As a direct result of the FMAA's enactment, Executive Outcomes ceased all direct activity in Angola and elsewhere on December 31, 1998, and many of its former contracts are now held by local companies such as Teleservice, some of whose personnel now receive training by ex-SADF EO personnel in South Africa.

Other mercenaries and mercenary groups reportedly dodge, subvert, or flaunt the law as well. South Africa-based Meteoric Tactical Solutions, and South African-UK company Erinys International have both reportedly carried out operations prohibited by the Act such as security and military training without NCACC approval, without consequence. South Africans continue to serve in the Israeli Defense Force, the Nigerian Armed Forces, and other PMCs worldwide, thus far without being effectively prosecuted.

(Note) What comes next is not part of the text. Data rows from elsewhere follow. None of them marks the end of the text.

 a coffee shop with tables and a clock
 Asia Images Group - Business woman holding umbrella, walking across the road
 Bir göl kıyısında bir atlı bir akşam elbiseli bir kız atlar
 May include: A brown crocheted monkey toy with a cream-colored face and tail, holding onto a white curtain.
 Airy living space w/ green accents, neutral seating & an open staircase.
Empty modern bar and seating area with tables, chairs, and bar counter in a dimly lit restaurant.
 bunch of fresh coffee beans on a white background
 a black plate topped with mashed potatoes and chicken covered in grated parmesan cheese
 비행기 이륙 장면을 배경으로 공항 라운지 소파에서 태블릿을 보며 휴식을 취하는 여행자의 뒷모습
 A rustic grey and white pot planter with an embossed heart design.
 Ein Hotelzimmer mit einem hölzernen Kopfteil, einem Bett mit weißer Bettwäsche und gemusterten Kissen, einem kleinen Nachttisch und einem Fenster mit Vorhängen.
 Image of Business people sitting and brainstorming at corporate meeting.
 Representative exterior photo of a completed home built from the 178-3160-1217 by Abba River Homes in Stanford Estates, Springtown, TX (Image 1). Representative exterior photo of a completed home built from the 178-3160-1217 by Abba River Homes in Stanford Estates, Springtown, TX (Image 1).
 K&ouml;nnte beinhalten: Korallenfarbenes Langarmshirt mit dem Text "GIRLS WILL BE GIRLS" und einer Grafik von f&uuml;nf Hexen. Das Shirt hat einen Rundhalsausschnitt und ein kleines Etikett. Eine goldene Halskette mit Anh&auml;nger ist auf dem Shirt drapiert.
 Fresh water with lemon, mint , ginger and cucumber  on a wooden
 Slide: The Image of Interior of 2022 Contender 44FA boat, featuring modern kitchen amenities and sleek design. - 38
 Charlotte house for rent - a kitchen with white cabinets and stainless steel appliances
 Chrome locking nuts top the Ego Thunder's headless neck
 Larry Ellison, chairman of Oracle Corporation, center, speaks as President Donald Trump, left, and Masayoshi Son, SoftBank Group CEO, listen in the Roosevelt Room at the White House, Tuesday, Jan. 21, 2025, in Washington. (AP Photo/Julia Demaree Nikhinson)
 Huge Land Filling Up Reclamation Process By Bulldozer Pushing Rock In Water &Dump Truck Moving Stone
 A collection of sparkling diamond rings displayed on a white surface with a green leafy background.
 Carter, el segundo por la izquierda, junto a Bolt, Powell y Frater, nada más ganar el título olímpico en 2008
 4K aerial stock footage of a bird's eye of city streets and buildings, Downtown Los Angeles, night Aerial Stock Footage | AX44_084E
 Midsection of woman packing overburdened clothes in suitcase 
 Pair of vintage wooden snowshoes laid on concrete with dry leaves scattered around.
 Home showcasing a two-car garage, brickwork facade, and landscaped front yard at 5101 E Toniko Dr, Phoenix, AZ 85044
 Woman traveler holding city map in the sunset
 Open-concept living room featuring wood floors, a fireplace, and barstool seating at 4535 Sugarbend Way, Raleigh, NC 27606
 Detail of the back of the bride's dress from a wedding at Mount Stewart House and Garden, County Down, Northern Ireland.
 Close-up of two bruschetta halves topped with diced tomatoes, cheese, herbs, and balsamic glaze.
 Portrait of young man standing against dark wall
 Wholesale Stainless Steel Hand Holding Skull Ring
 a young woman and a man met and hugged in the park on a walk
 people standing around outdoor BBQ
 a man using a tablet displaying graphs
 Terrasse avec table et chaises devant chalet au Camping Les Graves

New South African PMCs have even been founded since the passing of the bill, such as Erinys South Africa in 2002, STTEP International in 2006, and Dyck Advisory Group in 2012. South Africans continue to be employed in other PMCs worldwide.

In Cape Town in 2005, Mark Thatcher pled guilty of violating the FMAA during the 2004 Equatorial Guinea coup attempt and was sentenced to a fine of $506,000 and suspended prison sentence.

The FMAA is set to be repealed by the even stricter Prohibition of Mercenary Activities and Regulations of Certain Activities in Country of Armed Conflict Act, 2006, which was assented in 2007 but not yet put into effect as of March 2024.